» Problem statement
Rewrite the lines from the first one through the line containing "119L254 132L270 139H285L296", inclusive, as a numbered list, leaving out any blank lines.
☆ ☆ ☆ ☆ ☆ ☆ ☆
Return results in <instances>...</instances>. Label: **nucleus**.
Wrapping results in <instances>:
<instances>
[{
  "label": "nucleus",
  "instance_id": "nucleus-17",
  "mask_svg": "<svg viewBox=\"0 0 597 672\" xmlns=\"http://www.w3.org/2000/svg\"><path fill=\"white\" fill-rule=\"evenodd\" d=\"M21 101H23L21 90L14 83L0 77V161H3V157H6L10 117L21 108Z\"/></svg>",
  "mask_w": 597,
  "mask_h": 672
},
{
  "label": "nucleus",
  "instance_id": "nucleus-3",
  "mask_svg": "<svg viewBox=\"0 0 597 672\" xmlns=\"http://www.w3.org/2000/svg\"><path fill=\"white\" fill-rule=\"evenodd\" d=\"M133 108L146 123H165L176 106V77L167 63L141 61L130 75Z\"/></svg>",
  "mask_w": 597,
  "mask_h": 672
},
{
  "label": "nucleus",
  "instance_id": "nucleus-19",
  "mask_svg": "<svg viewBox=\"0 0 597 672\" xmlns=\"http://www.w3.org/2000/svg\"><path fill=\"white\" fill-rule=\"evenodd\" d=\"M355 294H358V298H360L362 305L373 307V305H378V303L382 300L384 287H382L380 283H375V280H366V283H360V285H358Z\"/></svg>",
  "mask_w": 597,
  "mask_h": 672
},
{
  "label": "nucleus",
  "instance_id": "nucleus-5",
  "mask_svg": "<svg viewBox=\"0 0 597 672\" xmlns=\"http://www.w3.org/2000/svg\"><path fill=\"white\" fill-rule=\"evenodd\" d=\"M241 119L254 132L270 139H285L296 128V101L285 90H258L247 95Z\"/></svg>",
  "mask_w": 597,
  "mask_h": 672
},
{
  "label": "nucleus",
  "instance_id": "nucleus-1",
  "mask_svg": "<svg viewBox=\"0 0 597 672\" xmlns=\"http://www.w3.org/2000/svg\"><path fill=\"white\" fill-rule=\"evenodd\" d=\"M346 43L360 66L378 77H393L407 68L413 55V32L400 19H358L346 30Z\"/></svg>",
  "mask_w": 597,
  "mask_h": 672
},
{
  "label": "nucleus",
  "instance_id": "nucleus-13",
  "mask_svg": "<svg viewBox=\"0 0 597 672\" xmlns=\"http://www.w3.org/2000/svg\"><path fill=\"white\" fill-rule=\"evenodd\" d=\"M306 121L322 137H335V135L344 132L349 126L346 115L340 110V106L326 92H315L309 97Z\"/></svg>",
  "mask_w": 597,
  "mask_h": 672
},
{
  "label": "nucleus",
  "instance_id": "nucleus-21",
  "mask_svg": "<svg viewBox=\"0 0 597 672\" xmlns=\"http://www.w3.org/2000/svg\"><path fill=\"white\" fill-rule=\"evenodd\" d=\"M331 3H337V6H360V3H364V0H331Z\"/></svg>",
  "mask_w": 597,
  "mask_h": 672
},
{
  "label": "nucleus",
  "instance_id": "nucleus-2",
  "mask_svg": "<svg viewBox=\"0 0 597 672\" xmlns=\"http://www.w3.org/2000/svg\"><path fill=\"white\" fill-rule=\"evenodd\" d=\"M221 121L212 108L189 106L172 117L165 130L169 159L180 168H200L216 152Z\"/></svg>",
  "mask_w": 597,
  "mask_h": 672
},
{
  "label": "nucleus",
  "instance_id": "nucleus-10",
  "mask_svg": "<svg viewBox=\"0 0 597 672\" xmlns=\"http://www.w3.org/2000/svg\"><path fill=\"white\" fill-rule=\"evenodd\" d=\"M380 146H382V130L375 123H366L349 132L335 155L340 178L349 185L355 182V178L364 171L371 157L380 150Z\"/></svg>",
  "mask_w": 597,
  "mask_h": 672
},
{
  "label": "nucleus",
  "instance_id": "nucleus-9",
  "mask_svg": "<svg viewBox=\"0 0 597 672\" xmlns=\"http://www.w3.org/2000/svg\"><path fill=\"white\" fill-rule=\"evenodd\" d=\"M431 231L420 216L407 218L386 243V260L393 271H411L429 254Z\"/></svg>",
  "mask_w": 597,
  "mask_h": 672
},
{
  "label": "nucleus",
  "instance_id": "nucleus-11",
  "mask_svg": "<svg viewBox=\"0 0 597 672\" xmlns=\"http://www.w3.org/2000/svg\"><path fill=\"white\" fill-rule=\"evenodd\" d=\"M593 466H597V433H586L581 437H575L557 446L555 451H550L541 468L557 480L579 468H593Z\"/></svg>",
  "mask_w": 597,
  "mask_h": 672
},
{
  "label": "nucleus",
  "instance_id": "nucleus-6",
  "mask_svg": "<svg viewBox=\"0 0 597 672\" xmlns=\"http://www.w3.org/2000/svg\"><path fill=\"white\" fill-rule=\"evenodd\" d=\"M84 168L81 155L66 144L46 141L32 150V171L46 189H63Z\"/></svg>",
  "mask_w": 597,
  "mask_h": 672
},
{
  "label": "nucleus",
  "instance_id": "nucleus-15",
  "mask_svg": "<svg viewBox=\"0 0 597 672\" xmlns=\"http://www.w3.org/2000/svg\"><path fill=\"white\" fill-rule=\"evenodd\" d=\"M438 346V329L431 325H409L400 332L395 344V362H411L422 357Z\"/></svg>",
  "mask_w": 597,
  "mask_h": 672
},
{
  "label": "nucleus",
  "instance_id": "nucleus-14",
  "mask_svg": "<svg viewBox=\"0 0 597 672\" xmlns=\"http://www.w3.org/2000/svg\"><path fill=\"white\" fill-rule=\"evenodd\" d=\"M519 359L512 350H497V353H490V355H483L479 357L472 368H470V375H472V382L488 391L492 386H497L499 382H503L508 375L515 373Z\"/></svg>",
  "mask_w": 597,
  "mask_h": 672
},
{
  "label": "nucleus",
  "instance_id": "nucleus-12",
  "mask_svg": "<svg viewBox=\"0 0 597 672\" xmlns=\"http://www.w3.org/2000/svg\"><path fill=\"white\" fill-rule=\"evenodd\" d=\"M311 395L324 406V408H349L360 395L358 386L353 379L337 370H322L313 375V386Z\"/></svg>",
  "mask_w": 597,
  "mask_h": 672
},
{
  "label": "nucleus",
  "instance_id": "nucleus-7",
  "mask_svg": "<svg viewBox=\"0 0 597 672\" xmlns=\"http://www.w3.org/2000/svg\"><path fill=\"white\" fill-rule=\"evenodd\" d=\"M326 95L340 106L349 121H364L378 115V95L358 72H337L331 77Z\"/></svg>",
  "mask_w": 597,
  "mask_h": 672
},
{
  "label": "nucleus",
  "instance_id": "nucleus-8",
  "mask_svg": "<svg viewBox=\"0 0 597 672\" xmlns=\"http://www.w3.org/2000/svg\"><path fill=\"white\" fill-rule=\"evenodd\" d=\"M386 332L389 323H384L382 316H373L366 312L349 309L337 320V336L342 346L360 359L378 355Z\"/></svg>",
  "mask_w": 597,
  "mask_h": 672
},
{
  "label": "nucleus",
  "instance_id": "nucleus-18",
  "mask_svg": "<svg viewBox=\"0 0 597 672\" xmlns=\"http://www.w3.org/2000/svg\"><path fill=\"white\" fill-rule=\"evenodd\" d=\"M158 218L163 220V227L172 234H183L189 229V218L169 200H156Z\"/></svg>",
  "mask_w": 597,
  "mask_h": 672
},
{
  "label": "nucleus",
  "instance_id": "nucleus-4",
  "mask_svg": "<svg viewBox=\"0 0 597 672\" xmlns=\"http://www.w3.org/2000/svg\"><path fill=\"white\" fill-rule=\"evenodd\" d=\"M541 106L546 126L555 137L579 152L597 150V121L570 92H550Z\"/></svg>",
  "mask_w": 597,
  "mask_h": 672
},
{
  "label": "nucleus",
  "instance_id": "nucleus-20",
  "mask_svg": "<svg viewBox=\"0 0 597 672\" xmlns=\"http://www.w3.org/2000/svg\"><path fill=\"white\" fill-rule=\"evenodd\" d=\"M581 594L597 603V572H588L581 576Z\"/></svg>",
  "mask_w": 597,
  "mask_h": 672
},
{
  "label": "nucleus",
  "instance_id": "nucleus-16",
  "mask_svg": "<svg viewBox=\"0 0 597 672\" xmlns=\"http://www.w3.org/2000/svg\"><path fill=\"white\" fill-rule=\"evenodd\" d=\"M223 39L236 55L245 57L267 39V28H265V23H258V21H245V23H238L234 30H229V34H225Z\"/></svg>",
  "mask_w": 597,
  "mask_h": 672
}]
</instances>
☆ ☆ ☆ ☆ ☆ ☆ ☆
» Written answer
1. Return results in <instances>...</instances>. Label: **nucleus**.
2. Wrapping results in <instances>:
3. <instances>
4. [{
5.   "label": "nucleus",
6.   "instance_id": "nucleus-17",
7.   "mask_svg": "<svg viewBox=\"0 0 597 672\" xmlns=\"http://www.w3.org/2000/svg\"><path fill=\"white\" fill-rule=\"evenodd\" d=\"M21 101H23L21 90L14 83L0 77V161H3V157H6L10 117L21 108Z\"/></svg>",
8.   "mask_w": 597,
9.   "mask_h": 672
10. },
11. {
12.   "label": "nucleus",
13.   "instance_id": "nucleus-3",
14.   "mask_svg": "<svg viewBox=\"0 0 597 672\" xmlns=\"http://www.w3.org/2000/svg\"><path fill=\"white\" fill-rule=\"evenodd\" d=\"M133 108L146 123H165L176 106V77L167 63L141 61L130 75Z\"/></svg>",
15.   "mask_w": 597,
16.   "mask_h": 672
17. },
18. {
19.   "label": "nucleus",
20.   "instance_id": "nucleus-19",
21.   "mask_svg": "<svg viewBox=\"0 0 597 672\" xmlns=\"http://www.w3.org/2000/svg\"><path fill=\"white\" fill-rule=\"evenodd\" d=\"M355 294H358V298H360L362 305L373 307V305H378V303L382 300L384 287H382L380 283H375V280H366V283H360V285H358Z\"/></svg>",
22.   "mask_w": 597,
23.   "mask_h": 672
24. },
25. {
26.   "label": "nucleus",
27.   "instance_id": "nucleus-5",
28.   "mask_svg": "<svg viewBox=\"0 0 597 672\" xmlns=\"http://www.w3.org/2000/svg\"><path fill=\"white\" fill-rule=\"evenodd\" d=\"M241 119L254 132L270 139H285L296 128V101L285 90H258L247 95Z\"/></svg>",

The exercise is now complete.